Golf scoring as a measurement problem

Following up on our link to an article about educational measurement, Eric Loken pointed me to this:

On the Criteria Corporation blog we [Loken] just posted a look at golf tournament scores. If you take the four rounds as if they were four repeats of the same test, or four parallel items on a test, the usual psychometric analyses would yield a terrible reliability coefficient. The problem of course is restriction of range of true scores among the world’s best golfers. We figured since the US Open (this weekend) is sometimes called the Ultimate Test we’d offer a little psychometric analysis of golf.

Despite having published an article on golf, I know almost nothing about the sport–I’ve never actually played macro-golf–so I’ll link to Eric’s note without comment.

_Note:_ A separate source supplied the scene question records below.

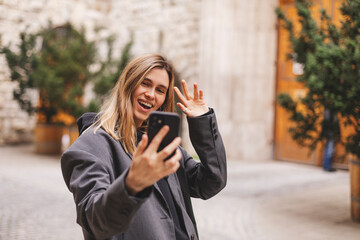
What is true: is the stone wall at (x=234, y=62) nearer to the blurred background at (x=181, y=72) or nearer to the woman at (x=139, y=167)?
the blurred background at (x=181, y=72)

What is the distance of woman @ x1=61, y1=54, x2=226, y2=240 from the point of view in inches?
44.6

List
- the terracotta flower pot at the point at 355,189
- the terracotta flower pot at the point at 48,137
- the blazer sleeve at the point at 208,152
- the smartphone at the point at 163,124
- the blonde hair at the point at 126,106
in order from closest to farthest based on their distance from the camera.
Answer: the smartphone at the point at 163,124
the blonde hair at the point at 126,106
the blazer sleeve at the point at 208,152
the terracotta flower pot at the point at 355,189
the terracotta flower pot at the point at 48,137

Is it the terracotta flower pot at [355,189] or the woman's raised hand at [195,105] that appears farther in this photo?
the terracotta flower pot at [355,189]

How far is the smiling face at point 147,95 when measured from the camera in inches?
65.4

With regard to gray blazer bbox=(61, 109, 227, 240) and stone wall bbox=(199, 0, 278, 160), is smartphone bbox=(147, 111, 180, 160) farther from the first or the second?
stone wall bbox=(199, 0, 278, 160)

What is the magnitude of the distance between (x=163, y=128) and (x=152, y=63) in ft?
1.91

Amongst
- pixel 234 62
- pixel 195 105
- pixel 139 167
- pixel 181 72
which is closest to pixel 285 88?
pixel 234 62

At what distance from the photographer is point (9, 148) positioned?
1188 centimetres

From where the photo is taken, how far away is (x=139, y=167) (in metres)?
1.11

6 thoughts on “Golf scoring as a measurement problem

  1. If the analysis is correct, it casts Tiger Woods in a new light. His latent ability dominance must be extraordinary if he dominates when ability is measured poorly.

  2. Just to mention that the post actually demonstrates that golf is not just luck. If it were, roughly half the correlations would be negative, rather than uniformly positve, if small. That said, way out in the tail of talent, random individual variation is considerably larger than underlying skill variation,yielding small (positive) day-to-day correlations.

  3. Jonathan,

    But nobody things golf is just luck, right??? That's what I call a null hypothesis that isn't worth even thinking about!

  4. I hope I made it clear that I don't think golf is just luck! The point is that if a typical golf tournament were viewed as a series of tests, it would have horrendous measurement properties.

    The fault isn't with the game, it's with the near perfect competition. Because the players are so tightly clumped at the top of the ability distribution, measurement error seems to dominate from week to week.

    And yes, you could calculate the probability of a golfer from the professional ranks winning 30% of his tournaments against 150 opponents. And it would very likely confirm that Tiger is out of this world.

  5. Your comment about measurement error separating winners and losers in the far right tail reminds me of my days as a cross-country runner. My classmates would ask how I did, and I'd say 15th, or what-have-you. The next question was invariably "Out of how many?" Thus the lay statistician understands the important of he underlying distribution as well, at least as far as it is accounted for by sample size.